I have a few minor comments related to the details of the methodology, and presentation, but want to reiterate that this is a very impressive piece of work.
On Equation (2):
I may be missing something, but I don't really follow how you get Equation (2). If I was to integrate Eq. (1) between two pressure levels, I would have:
dh*/dz = -ε L (q*-q)
∫ (dh*/dz) dz= -ε L ∫ (q*-q) dz = -ε L ∫ (q*-q) ( (-Ra T )/ (p g ) ) dp
where the second equality comes from hydrostatic balance & the ideal gas law. I'm not entirely sure how you get from this to the right hand side of Eq. (2). A few more steps would be appreciated.

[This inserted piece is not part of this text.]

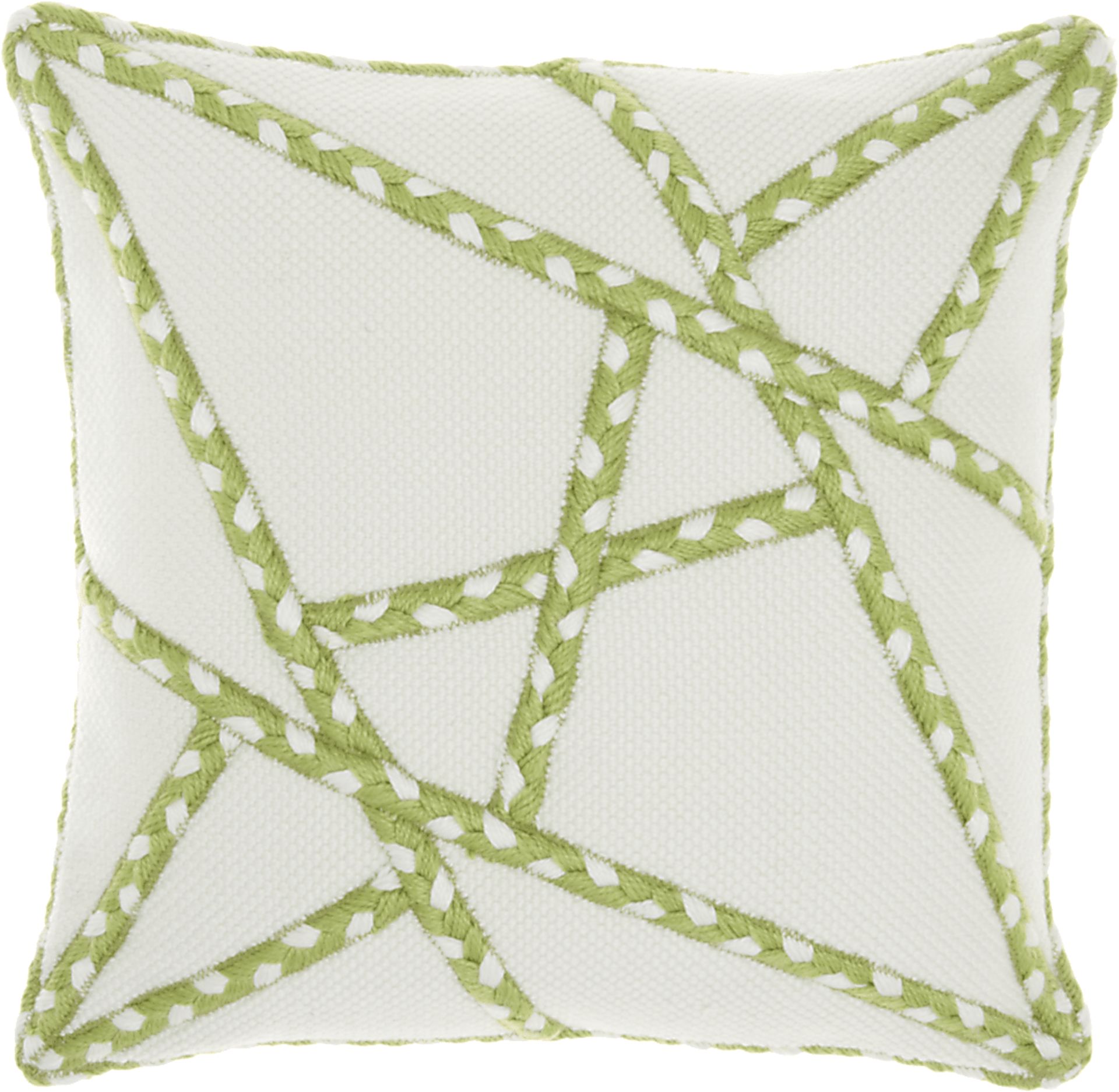 Onas Green Indoor/Outdoor Accent Pillow - Image 1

Assorted clarifications/comments
Are you using daily data for CMIP6? Could the diurnal cycle be playing a role?
L110, when introducing the axis ratio, it would be helpful to state that a 'stronger relationship'='larger axis ratio'
For the scatter plots, please remove the lines behind the markers in the legend key, and make the markers bigger (it's difficult to read them at the moment). For the zero-entrainment lines in the scatter plots, please use "zorder=-10" to put that line behind the scatter points. Also, could you please put the Pearson correlation coefficient/p-value in all scatter plots?
It would be more intuitive to flip the axes in Figures 6 and 7.
Is there a way to measure the uncertainty in your POD of convective entrainment? For example, the CCCma has negative εd but I imagine this is not statistically different from zero (eyeballing the pdf in Fig 3)? I have a similar skepticism of MPI-ESM-LR's/MIROC6's εd values. Could you bootstrap the slope estimates and give some measure of the uncertainty that way?